I'm looking at this from a logical perspective. That I am also a patient is only coincidental.
I guess we can speak further about it in ten years and make an assessment then. All I know is that Daniel Hannan, a politician in the British Parliament, has warned that America would be making a HUGE mistake by nationalizing health care and that once you take that first baby step there will be no turning back. I love my present insurance but am sure eventually this country will go to single payer whether it bankrupts us or not.......More examples of the producers paying for the water drinkers......Don't you guys know that government programs always come in under estimated budget??? Ludicrous......

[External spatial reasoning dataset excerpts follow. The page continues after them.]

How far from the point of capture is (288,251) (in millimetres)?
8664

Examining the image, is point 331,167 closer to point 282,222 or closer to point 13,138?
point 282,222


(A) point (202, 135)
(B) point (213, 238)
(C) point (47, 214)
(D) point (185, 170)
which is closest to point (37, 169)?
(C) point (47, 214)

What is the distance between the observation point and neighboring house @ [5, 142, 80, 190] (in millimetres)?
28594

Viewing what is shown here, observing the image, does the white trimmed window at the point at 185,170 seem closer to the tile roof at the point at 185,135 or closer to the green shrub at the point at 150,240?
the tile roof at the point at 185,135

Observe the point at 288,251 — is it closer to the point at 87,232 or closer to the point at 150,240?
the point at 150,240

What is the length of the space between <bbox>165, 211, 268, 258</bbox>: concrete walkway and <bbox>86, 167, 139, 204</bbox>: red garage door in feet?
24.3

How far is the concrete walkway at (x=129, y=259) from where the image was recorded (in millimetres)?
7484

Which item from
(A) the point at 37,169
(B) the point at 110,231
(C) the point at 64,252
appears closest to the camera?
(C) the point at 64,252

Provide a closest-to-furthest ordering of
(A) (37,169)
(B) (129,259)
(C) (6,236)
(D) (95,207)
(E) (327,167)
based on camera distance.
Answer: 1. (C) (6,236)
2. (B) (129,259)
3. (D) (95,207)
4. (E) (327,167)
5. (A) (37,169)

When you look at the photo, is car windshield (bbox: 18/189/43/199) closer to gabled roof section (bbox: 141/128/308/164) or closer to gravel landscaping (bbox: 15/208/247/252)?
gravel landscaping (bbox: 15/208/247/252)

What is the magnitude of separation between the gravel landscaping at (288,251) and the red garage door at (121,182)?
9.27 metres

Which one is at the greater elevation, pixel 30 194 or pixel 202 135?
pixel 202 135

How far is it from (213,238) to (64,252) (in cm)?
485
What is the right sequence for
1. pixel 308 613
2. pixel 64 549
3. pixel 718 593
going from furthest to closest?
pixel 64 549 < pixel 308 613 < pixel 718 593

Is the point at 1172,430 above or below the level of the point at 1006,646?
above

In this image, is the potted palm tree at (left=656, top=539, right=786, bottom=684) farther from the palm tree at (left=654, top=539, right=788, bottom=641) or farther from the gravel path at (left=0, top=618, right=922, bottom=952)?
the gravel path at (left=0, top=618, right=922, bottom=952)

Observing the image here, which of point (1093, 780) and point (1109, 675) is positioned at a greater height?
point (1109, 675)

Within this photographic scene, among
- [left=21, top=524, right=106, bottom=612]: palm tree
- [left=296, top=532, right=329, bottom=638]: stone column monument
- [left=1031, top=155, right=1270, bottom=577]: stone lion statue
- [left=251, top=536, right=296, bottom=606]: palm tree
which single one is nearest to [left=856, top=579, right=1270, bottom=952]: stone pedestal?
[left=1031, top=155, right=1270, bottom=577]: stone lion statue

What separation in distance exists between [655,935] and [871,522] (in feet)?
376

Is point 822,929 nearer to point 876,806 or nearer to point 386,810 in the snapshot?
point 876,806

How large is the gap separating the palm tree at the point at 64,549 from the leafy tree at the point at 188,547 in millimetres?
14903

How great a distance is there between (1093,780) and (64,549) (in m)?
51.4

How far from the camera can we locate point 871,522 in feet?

The UK has government run health care.
Even the doctors are on government payroll.
That's not what the US is doing.
Daniel Hannan doesn't know what he's talking about.
Mohawkx, with all due respect no person would spend all those years training to be a doctor to have to have see 70 or more patients a day to make a profit.
As I said in my post you quoted, you will parse it down to dollars and cents and bottom line responsibilities. You and many like you have lost all touch with the moral aspects of the medical profession.
You you were never in touch with the medical profession so stop pretending to be in the know because you read about the hippocratic oath somewhere on the internet.
Doctors and healthcare professionals (the vast majority of them) go into the business to help people, not to be bogged down in bureaucratic paperwork and contracts to discount their services.
What is relevant is the time a doctor has to pay staff to render care to a patient with a managed care plan. Most managed care plans pay based on Medicare rates. Chances are your doctor makes no and likely loses money when he or she sees you. The only way a doctor who accepts insurance can make money is based on the amount of patients he or she can see in a day. That is not quality care.
What nonsense. First, the rightwingers scream, "But 85% of us are already covered. We don't need no stinkin' health care reform." Now you're telling me that doctors are losing money because of this. Who's smoking crack again?
I was the one who said you were smoking crack if you believed that doctors were dependent on the current health care system.
Uh...that's a nonsensical statement.